WHAT NEEDS TO BE DONE:
Pick out every line of the entries below that contains the word "closest", and copy each one. Case counts.

═════ DATA LINES

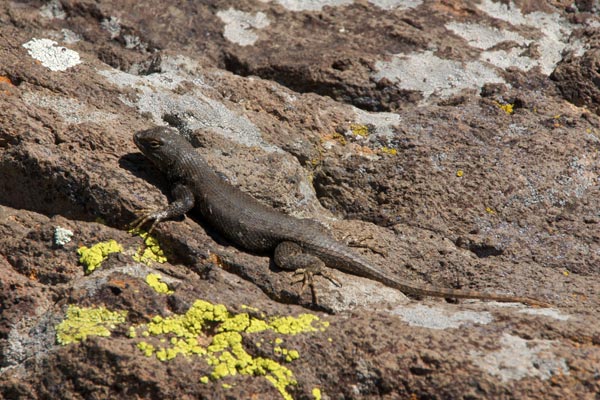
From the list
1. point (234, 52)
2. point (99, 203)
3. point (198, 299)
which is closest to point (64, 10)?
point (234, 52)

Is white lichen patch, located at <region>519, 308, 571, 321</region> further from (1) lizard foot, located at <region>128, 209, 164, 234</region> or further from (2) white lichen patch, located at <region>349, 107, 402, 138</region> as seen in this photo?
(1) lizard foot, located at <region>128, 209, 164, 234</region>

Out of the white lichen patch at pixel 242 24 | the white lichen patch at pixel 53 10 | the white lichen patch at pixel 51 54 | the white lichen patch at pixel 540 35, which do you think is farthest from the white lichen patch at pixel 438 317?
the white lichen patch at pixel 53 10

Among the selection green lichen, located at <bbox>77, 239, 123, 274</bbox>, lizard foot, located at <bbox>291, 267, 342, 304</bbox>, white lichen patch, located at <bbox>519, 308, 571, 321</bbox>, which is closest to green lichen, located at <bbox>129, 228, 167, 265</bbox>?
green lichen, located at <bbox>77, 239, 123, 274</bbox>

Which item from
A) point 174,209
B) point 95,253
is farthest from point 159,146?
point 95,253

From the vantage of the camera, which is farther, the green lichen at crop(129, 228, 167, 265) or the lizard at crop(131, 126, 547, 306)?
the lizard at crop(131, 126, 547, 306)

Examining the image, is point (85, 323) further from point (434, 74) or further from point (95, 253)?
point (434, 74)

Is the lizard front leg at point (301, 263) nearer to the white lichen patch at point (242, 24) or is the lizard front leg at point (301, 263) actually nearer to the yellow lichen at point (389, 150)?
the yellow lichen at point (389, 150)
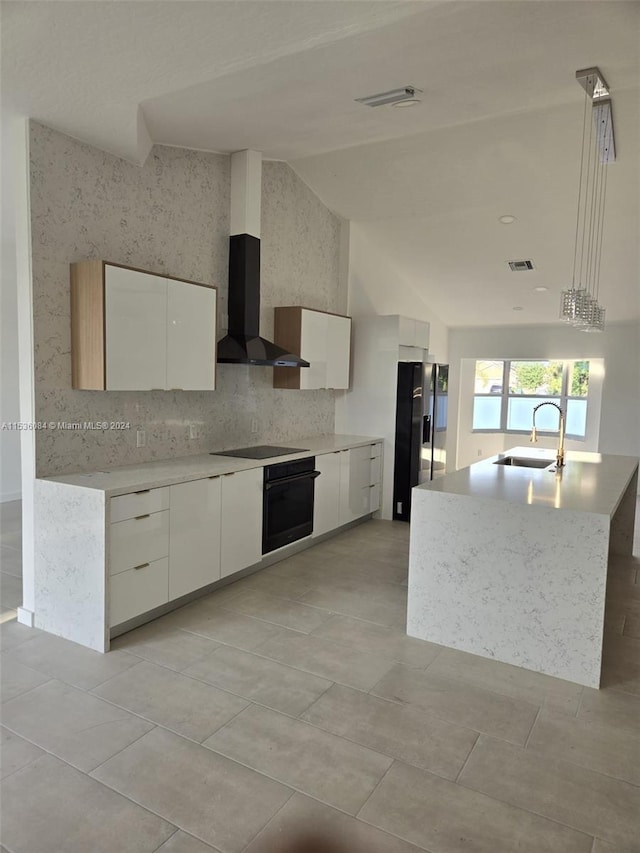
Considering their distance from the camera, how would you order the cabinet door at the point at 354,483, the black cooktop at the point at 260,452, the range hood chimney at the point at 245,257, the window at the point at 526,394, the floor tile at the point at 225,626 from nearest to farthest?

══════════
═════ DATA LINES

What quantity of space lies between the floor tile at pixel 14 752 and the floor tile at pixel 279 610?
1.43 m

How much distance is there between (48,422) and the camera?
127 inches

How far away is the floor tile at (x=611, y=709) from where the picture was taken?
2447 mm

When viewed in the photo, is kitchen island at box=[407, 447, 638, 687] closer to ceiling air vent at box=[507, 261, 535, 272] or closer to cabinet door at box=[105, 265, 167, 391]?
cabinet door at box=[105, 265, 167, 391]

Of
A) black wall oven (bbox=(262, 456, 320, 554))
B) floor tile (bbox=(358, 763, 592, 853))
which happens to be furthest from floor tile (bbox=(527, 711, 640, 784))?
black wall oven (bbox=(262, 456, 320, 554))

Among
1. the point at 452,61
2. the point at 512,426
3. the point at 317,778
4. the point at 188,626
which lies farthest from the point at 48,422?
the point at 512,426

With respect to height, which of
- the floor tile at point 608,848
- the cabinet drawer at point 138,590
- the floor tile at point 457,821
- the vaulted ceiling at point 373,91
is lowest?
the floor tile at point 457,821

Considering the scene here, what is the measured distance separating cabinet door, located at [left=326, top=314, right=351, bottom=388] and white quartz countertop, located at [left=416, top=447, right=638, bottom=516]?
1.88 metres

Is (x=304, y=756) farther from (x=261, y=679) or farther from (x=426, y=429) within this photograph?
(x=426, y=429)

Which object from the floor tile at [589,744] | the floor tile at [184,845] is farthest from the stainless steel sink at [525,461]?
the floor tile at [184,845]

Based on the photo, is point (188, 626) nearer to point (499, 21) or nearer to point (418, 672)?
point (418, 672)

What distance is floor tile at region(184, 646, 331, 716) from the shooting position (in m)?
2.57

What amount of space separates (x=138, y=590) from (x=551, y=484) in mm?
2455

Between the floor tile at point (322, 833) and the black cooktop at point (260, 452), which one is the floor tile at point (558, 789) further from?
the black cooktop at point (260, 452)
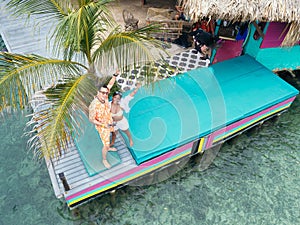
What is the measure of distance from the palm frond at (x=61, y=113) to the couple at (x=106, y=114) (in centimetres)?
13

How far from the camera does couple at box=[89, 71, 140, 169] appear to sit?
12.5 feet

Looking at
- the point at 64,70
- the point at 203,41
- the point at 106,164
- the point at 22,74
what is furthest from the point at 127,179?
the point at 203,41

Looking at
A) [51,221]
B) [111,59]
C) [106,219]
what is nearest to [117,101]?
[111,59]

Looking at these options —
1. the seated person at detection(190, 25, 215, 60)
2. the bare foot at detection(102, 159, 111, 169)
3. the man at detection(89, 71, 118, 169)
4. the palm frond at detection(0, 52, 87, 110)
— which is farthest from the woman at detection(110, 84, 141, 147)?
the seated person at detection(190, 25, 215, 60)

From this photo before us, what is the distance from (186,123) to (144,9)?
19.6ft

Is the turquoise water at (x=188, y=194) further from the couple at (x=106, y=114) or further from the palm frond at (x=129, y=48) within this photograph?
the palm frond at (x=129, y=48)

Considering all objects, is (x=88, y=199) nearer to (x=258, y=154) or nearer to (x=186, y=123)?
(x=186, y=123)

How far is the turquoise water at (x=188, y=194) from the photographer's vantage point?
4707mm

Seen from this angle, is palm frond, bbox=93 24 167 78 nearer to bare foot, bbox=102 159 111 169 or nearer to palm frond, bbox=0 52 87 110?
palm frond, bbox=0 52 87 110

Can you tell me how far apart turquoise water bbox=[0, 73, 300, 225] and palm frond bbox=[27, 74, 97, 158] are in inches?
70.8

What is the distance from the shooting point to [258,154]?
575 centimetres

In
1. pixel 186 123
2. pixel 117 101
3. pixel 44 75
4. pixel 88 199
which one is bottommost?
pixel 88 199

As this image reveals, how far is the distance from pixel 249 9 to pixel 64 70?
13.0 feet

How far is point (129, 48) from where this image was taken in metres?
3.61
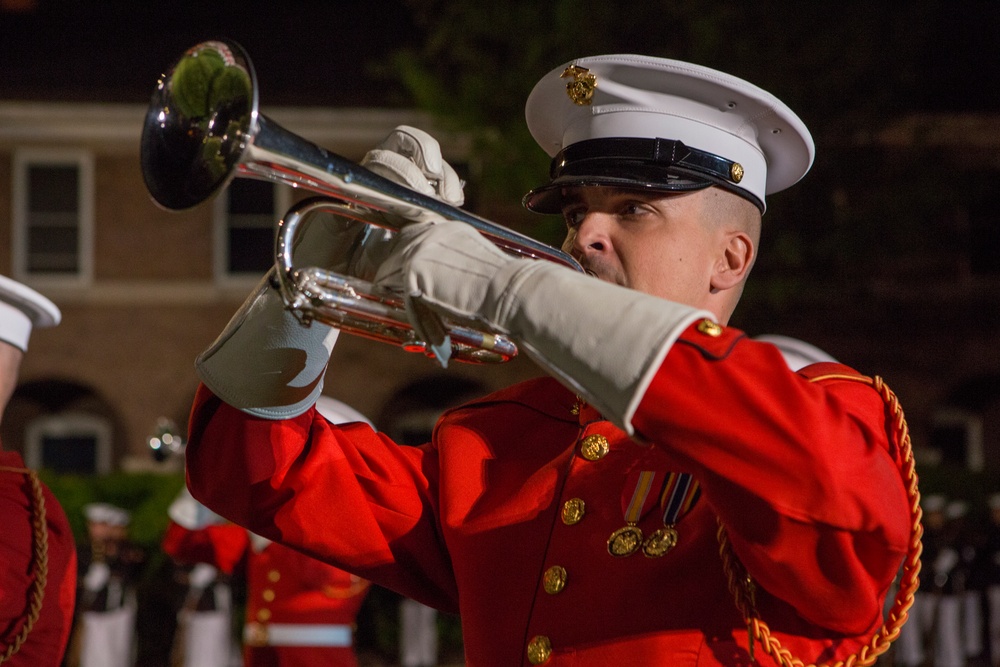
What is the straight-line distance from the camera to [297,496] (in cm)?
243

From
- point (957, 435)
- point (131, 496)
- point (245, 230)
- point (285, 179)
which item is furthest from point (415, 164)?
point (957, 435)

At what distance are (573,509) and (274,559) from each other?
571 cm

══════════

SOLUTION FOR THIS PROBLEM:
which is closest to point (64, 10)?
Among the selection green lichen, located at <bbox>77, 239, 123, 274</bbox>, lizard foot, located at <bbox>291, 267, 342, 304</bbox>, white lichen patch, located at <bbox>519, 308, 571, 321</bbox>, which is closest to green lichen, located at <bbox>129, 228, 167, 265</bbox>?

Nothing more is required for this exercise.